DePIN Projects Generated $72M in Onchain Revenue in 2025 — Report

DePIN Projects Generated $72M in Onchain Revenue in 2025 — Report

Table of Contents

  • In 2025, the DePIN sector generated $72 million in onchain revenue, according to one report.
  • Analysts have named three viable models for network scaling – InfraFi, capital-light infrastructure, and bull market timing.
  • Of DePIN’s four sectors, computing has proven to be the most competitive.

According to the analytics platform’s State of DePIN 2025 report Facilitatorthe DePIN (Decentralized Physical Infrastructure Networks) sector reached nearly $10 billion in traded market cap in 2025 and generated about $72 million in onchain revenue.

Leading networks’ multiples are now between 10 and 25 times revenue, a sharp contrast to more than 1,000 times during the 2021 cycle.

Among the top DePIN projects with real usage, revenues are starting to decouple from the token’s price movement. Despite an overall decline in prices across the sector last year, some networks continued to grow their revenues driven by facilities rather than speculation.

Analysts point out that investors often rely on an outdated view of the sector.

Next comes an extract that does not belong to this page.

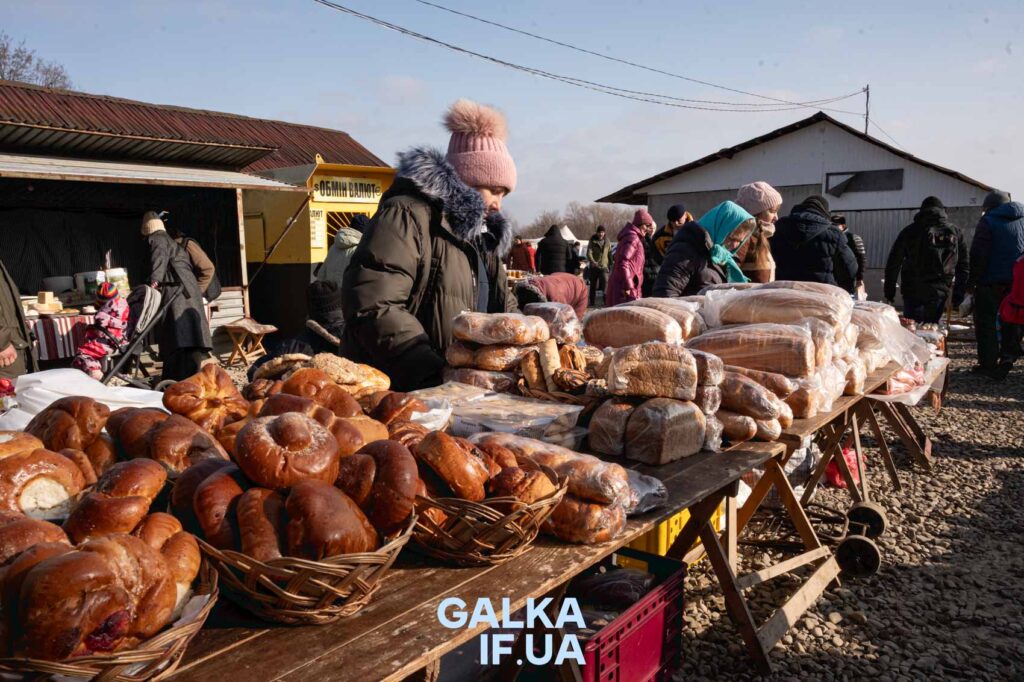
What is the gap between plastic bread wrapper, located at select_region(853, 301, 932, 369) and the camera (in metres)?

Whereas in 2021 DePIN projects were demand-constrained, had unsustainable profitability (high inflation), and were “incredibly overvalued (more than 1,000 times),” in 2025 they are already revenue-generating, supply-constrained, consistently profitable, with minimal or no supply growth, and have “growth driven by facilities and efficiencies, not subsidies.”

However, the report emphasizes that many founders are still “playing by the rules of the last cycle,” while only market leaders have miners who earn from paid usage, revenues that benefit crypto holders or stakeholders, monthly growth in customer spending (net retention), and access to cheap financing for infrastructure deployment.

The report highlights three viable models for scaling DePIN’s global reach:

  • InfraFi – Financing physical infrastructure with capital seeking stable returns for cryptocurrencies. With over $175 billion worth of stablecoins in circulation, this model is seen as a new path, albeit one that involves credit, regulatory and timing risks.
  • Light capital infrastructure – projects with relatively low capital expenditure and rapid monetization
  • Bull Market Timing – Launching a token during periods of excess liquidity

In 2025, DePIN startups raised a record $1 billion in private capital, mostly at seed stage and Series A rounds, indicating long-term confidence from private investors even at weak public token valuations.

The research also claims that DePIN revenue growth has proven to be more resilient in bear markets than the growth of DeFi and L1 networks.

Competition across sectors looks like this:

  • Bandwidth – Probably has the strongest advantages, but global expansion is difficult
  • Energy DePIN – The most capital intensive, but often with high margins
  • Sensor networks – less capital intensive, but have difficulty generating income
  • Computing – the most competitive sector, with over 50 projects and weak differentiation
Lead DePIN projects by sector. source: Facilitator.

As a reminder, Andreessen Horowitz’s crypto arm (a16z) highlighted that DePIN can pool unused computing resources — from gaming PCs to data centers — creating open computing markets for training and inference of AI models.